André Villela stated that the motives behind the introduction of the Alves Branco Tariff were, above all, the result of pragmatism, since, given the "chronic deficit situation of the imperial treasury" at the time and the country's incipient industry, it was "inevitable that [...] the primary function of the tariff policy had been to maximize tax revenue". Pedro Cezar Dutra Fonseca argued that, despite being "doubtful that the tariff resulted in a protectionist effect, since the 30% tax rate applied to most goods was considered low by Alves Branco himself", it is undeniable that the debate regarding the tax policy was fueled by nationalism, with Alves Branco stating that the General Assembly wanted "not only to fill the state's deficit, but also protect national capital already employed within the country in some manufacturing industry, and encourage others to seek the same fate".
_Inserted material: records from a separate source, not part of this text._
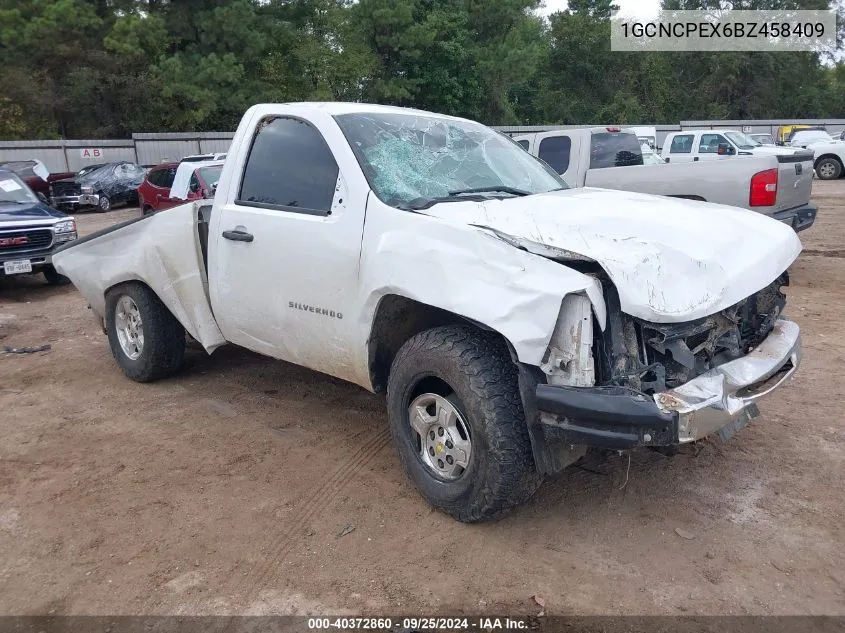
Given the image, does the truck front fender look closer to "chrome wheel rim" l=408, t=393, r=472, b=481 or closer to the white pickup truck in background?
"chrome wheel rim" l=408, t=393, r=472, b=481

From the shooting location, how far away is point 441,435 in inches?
143

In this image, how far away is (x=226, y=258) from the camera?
4.68 metres

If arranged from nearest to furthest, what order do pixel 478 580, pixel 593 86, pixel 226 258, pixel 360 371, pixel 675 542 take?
1. pixel 478 580
2. pixel 675 542
3. pixel 360 371
4. pixel 226 258
5. pixel 593 86

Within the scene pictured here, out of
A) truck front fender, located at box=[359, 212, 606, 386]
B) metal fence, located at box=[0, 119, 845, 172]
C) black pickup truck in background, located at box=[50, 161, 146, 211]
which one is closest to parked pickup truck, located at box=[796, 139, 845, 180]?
metal fence, located at box=[0, 119, 845, 172]

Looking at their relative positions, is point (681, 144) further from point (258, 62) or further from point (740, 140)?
point (258, 62)

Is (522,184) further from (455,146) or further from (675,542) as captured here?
(675,542)

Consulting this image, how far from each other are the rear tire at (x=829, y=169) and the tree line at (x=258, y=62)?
17546mm

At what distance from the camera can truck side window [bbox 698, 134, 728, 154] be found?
18766 millimetres

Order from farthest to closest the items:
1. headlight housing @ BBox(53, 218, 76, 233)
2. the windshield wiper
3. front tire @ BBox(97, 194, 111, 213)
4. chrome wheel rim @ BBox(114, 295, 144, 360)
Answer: front tire @ BBox(97, 194, 111, 213) → headlight housing @ BBox(53, 218, 76, 233) → chrome wheel rim @ BBox(114, 295, 144, 360) → the windshield wiper

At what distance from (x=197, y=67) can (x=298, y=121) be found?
3000cm

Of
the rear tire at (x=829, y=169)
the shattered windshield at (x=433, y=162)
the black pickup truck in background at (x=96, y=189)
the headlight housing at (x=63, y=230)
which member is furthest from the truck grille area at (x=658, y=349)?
the rear tire at (x=829, y=169)

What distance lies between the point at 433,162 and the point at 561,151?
737cm

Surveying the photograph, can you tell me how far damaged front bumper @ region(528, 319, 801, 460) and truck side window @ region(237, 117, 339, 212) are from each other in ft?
5.83

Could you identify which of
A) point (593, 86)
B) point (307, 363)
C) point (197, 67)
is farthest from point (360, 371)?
point (593, 86)
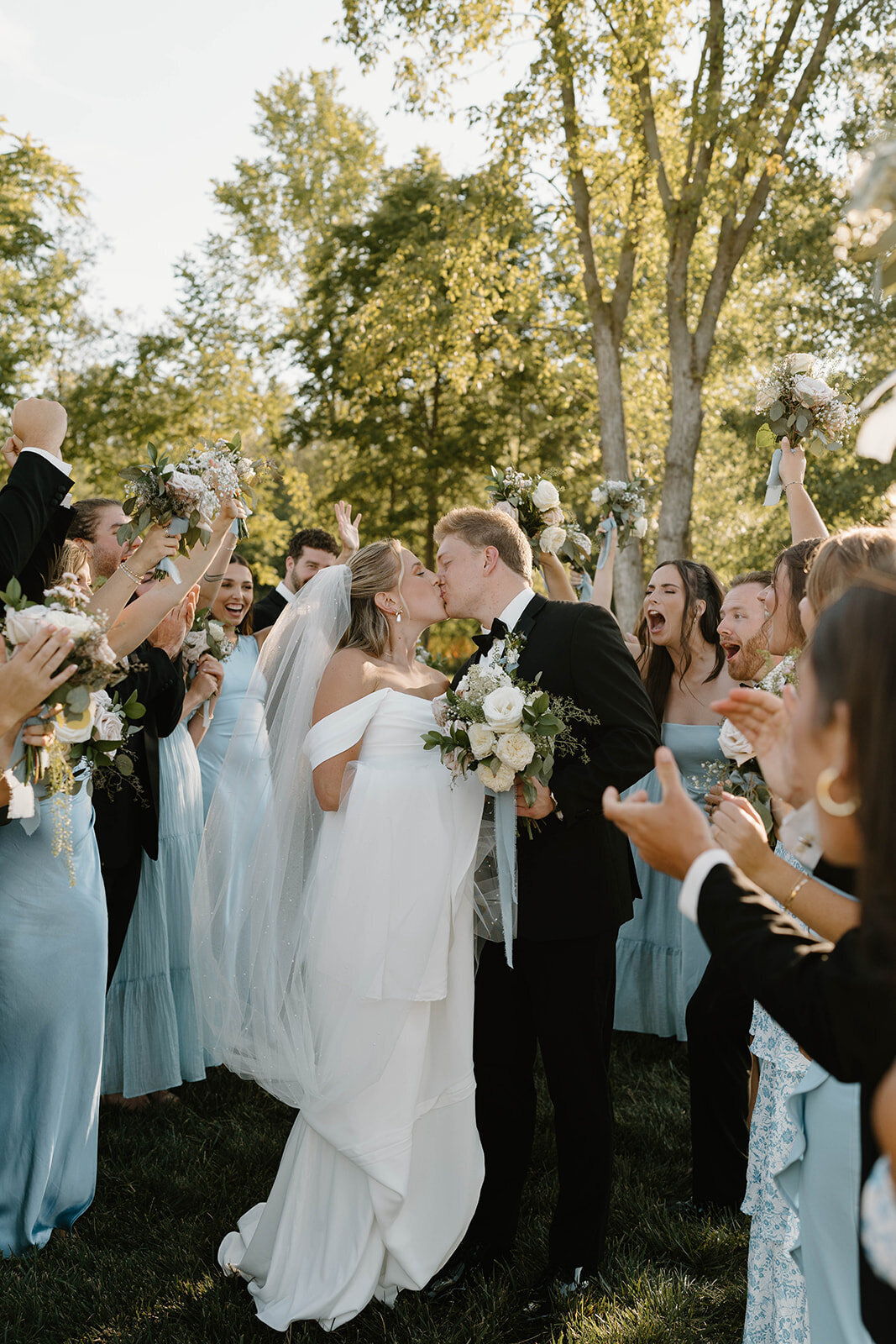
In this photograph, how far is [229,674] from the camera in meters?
6.62

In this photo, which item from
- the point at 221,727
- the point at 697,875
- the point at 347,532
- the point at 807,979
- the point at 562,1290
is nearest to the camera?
the point at 807,979

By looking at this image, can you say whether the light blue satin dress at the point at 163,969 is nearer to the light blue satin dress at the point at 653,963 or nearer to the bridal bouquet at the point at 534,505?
the bridal bouquet at the point at 534,505

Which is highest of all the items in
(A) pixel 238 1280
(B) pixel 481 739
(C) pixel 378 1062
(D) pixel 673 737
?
(B) pixel 481 739

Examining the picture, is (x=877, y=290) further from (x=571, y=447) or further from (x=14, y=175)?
(x=571, y=447)

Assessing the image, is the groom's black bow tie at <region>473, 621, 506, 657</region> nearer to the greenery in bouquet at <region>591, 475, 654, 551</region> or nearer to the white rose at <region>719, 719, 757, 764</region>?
the white rose at <region>719, 719, 757, 764</region>

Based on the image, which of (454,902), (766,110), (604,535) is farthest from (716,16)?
(454,902)

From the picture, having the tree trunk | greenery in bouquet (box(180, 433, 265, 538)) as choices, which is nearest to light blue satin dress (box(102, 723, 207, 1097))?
greenery in bouquet (box(180, 433, 265, 538))

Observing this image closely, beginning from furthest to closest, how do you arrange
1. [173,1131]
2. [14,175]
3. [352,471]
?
[352,471] → [14,175] → [173,1131]

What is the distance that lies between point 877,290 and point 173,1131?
4826 mm

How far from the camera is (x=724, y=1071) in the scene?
14.1 ft

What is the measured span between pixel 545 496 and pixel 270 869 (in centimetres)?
297

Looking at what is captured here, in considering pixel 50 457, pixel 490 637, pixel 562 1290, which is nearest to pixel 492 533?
pixel 490 637

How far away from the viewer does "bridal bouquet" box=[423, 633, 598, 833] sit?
3520mm

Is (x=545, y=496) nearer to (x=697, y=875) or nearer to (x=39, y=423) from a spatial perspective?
(x=39, y=423)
While the tariff's main goal was to solve the fiscal deficit, Villela concluded that "'fiscal' and 'protectionist' objectives are not mutually exclusive" and that, considering the heavier tariffs imposed on imported goods that had a local equivalent, namely textiles and ironworks, the policymakers at the time also valued protectionism. The adoption of the tariff thus led to industrial growth in these areas, which expanded in Minas Gerais, Bahia and Rio de Janeiro, the latter of which saw the construction of steamships with the Baron of Mauá's shipyard. According to Luiz Carlos Soares, the adoption of the Alves Branco Tariff was one of the factors that stimulated Brazilian industry in the 1840s, when "a surge of industrial growth began in the city of Rio de Janeiro and in other locations across the country, [...] in addition to the expansion of markets brought about by the coffee boom and the sudden population growth in the middle of the century".

=== Prime Minister of Brazil ===
The office of prime minister of Brazil, officially called "president of the council of ministers", was created by Decree No. 523 of 20 July 1847. The creation of the office changed one of the prerogatives of the moderating power, exercised by the emperor of Brazil: that of freely appointing and removing the ministers of state. After the decree, it was up to the prime minister, once appointed by the emperor, to nominate the ministers with the monarch's consent. Thus, Manuel Alves Branco became the first de jure prime minister of Brazil on 22 May 1847.

=== Death ===
Manuel Alves Branco died in Niterói on 13 July 1855.